GOAL OF THE EXERCISE =>
In the passage on double-encoding below, how many bytes does each 3-byte Devanagari character become after being converted twice?
--- SOURCE PASSAGE ---
HEX('काचं') = 'E0A495E0A4BEE0A49AE0A482' -- utf8mb4 to utf8mb4 hex

HEX(CONVERT(CONVERT(BINARY('काचं') USING latin1) USING utf8mb4)) = 'C3A0C2A4E280A2C3A0C2A4C2BEC3A0C2A4C5A1C3A0C2A4E2809A' is utf8mb4 to double-encoded

See "double-encoding" in Trouble with UTF-8 characters; what I see is not what I stored

More

"Double-encoding", as I understand it, is where utf8 bytes (up to 4 bytes per "character") are treated as latin1 (or cpnnnn) and converted to utf8, and then that happens a second time. In this case, each 3-byte Devanagari is converted twice, leading to between 6 and 9 bytes.
--- MATERIAL SUPPLIED ---
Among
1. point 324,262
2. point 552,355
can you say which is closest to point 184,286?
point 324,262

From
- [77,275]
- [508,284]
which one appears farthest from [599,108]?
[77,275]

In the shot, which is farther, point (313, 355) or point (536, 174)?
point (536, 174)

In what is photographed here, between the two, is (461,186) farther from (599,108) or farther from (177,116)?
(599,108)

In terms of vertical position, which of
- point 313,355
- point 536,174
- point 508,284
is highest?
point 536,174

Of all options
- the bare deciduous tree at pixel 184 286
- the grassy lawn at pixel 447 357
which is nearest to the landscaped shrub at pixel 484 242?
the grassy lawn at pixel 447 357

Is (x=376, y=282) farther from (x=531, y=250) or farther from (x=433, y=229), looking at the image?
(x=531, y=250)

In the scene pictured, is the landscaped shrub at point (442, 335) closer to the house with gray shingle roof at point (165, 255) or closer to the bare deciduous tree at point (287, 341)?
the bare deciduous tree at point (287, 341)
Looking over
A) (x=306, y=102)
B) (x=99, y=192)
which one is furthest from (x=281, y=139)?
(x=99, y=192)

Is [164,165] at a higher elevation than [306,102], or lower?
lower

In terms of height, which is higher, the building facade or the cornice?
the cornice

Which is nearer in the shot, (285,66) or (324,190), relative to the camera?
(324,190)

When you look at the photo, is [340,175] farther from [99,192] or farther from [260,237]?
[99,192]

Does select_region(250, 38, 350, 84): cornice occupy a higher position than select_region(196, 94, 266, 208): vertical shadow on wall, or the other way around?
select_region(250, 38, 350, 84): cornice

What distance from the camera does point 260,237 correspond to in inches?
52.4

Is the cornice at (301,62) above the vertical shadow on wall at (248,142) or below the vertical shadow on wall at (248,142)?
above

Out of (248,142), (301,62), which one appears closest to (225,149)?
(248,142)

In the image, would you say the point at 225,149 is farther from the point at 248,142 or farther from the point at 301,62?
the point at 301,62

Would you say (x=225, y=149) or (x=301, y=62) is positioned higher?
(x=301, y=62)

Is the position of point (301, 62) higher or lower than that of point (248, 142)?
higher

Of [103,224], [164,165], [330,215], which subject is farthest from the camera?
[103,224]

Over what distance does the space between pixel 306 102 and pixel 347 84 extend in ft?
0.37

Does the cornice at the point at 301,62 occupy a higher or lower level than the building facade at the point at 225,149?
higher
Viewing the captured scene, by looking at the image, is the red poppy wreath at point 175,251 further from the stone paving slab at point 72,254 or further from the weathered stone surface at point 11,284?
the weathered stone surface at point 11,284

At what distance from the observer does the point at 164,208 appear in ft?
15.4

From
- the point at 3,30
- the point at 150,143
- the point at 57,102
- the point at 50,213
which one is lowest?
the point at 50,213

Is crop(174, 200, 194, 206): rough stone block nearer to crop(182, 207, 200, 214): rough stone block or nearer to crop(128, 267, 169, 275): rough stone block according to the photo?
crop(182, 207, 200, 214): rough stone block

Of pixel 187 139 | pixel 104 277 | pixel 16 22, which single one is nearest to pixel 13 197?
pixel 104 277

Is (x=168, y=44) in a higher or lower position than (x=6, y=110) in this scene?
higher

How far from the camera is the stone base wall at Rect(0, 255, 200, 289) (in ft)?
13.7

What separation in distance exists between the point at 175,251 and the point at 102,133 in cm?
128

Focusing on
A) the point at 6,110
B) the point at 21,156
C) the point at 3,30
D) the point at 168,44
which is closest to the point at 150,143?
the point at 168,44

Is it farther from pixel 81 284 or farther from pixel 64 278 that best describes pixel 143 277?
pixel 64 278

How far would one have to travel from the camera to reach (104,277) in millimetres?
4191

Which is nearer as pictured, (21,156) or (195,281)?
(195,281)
---
SOLUTION TO THIS PROBLEM =>
Between 6 and 9 bytes.